We are familiar with the techniques and inevitable outcome of studies which involve radio-collaring fawns whether of pronghorns at Hart Mountain, Columbia white-tailed deer at the Julia Hansen Butler National Wildlife Refuge, or of any other hooved ruminants at any other location where there are either coyotes or jackals, coyotes closest kin.
Such studies are not actually “research”; they are a self-fulfilling prophecy. They begin with humans, usually several of them at a time, trampling an easily followed trail through the tall grass cover. The trail leads directly to the young victims, who have typically been spotted from the air or from some other high vantage point such as a fire watch tower, not accessible to coyotes or jackals.
That s bad enough, and enough by itself to practically guarantee that all of the previously hidden fawns will be found and killed by predators. But there is more. The young animals are frightened. They may or may not make sounds, betraying their location. They often defecate. They throw off all the usual scents of fear and anxiety common to their species and the researchers pick these scents up on their hands, their gloves, their boots, their shirts and pants, and on their other equipment.
Then back they come, along the same trail they created to reach the fawns in the first place, not only making the trail wider and more obvious, but also shedding the scents of a frightened and vulnerable young animal all along the way.
A blind old lap poodle could follow such a path to a fawn; it should be no surprise that coyotes or jackals do.
Radio-collaring has established an impressive record in enabling researchers to monitor the behavior of birds and adult mammalian predators, including coyotes, wolves, pumas, and both black bears and grizzly bears. These species are not generally subject to predation themselves, especially not by opportunistic trail-following animals like coyotes. But it should be noted that they are subject to human predation, and biologists have known for at least 10 years that radio-collaring an animal multiplies manifold the likelihood that the animal will be poached.
Radio-collaring is not an appropriate study tool for monitoring the activity of highly vulnerable prey species.

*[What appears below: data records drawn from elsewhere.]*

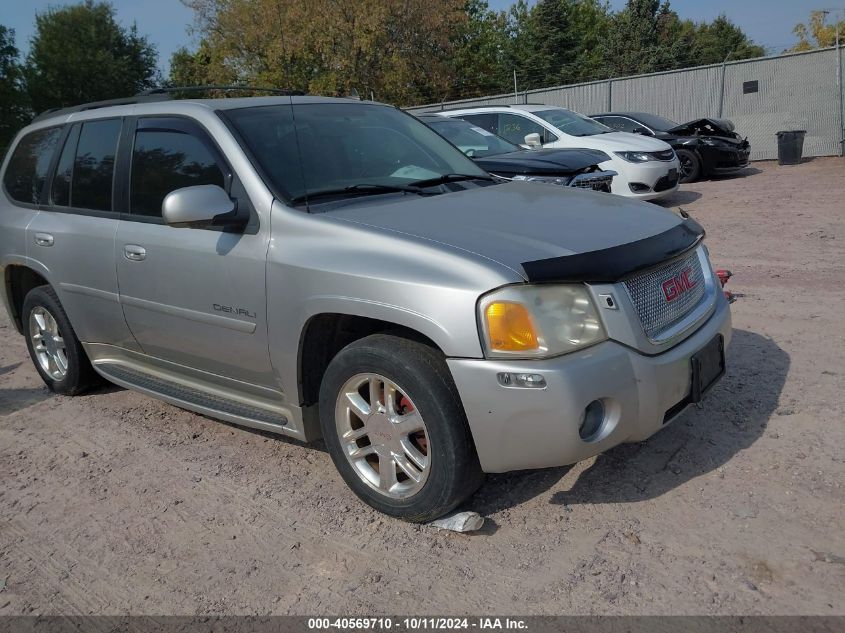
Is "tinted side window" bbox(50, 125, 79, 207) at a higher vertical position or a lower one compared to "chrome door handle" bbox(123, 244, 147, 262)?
higher

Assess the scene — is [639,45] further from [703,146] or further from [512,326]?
[512,326]

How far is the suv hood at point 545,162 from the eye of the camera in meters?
7.61

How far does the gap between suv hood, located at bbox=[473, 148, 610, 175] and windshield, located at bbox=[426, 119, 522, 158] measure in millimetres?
795

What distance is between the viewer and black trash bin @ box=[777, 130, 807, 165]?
1759cm

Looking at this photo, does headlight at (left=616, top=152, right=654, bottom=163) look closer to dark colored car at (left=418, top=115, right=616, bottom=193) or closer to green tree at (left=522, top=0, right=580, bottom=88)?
dark colored car at (left=418, top=115, right=616, bottom=193)

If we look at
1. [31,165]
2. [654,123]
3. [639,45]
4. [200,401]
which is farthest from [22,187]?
[639,45]

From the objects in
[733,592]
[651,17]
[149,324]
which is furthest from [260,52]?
[733,592]

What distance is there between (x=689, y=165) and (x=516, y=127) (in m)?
5.03

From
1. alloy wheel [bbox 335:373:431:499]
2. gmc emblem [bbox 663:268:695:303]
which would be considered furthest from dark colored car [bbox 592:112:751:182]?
alloy wheel [bbox 335:373:431:499]

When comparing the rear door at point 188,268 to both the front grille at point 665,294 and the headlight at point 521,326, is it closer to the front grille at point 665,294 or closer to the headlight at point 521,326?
the headlight at point 521,326

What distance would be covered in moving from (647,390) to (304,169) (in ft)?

The prey animal who is radio-collared will be killed, inevitably, because even if predators are not able to detect the radio signal––a belief of biologists which is by no means certain––the mere act of doing the radio-collaring places the collared animal at greater risk.

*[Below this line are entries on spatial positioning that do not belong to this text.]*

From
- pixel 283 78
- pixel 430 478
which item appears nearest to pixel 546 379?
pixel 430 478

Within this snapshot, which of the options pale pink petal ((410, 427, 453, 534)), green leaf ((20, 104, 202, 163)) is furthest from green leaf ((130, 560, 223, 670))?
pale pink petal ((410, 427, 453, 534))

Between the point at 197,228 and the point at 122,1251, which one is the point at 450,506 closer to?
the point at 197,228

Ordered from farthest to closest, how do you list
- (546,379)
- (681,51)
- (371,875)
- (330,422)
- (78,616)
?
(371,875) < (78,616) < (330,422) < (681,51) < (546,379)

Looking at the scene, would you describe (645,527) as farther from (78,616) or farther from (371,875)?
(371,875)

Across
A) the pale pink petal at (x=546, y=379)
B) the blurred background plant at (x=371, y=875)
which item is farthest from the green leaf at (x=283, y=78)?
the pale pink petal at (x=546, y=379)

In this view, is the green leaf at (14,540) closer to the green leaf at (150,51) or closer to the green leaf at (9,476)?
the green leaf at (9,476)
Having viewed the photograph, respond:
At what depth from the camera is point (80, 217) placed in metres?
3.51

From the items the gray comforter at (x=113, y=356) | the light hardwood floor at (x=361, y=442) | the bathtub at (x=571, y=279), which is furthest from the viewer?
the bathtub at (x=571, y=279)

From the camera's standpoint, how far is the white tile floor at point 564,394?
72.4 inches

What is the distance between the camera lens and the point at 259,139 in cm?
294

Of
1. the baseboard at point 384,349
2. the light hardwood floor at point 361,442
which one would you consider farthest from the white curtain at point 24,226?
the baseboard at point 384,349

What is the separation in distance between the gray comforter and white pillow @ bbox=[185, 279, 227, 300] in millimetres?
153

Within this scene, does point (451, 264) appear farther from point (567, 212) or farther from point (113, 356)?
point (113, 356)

Increasing the risk to fawns may serve the interests of those who believe their predators should be eradicated. Yet it does not serve the interests of either the individual fawns or their species. As a practice, radio-collaring prey species especially young animals is inhumane, anti-ecological, and yields extremely untrustworthy data. It should be abolished. Studies based on data collected by radio-collaring young prey species should be discarded and disregarded, since they have no more bearing on discovering the truth of the subjects they purport to investigate than did the trials by “odd bodkin” of alleged witches during the Middle Ages.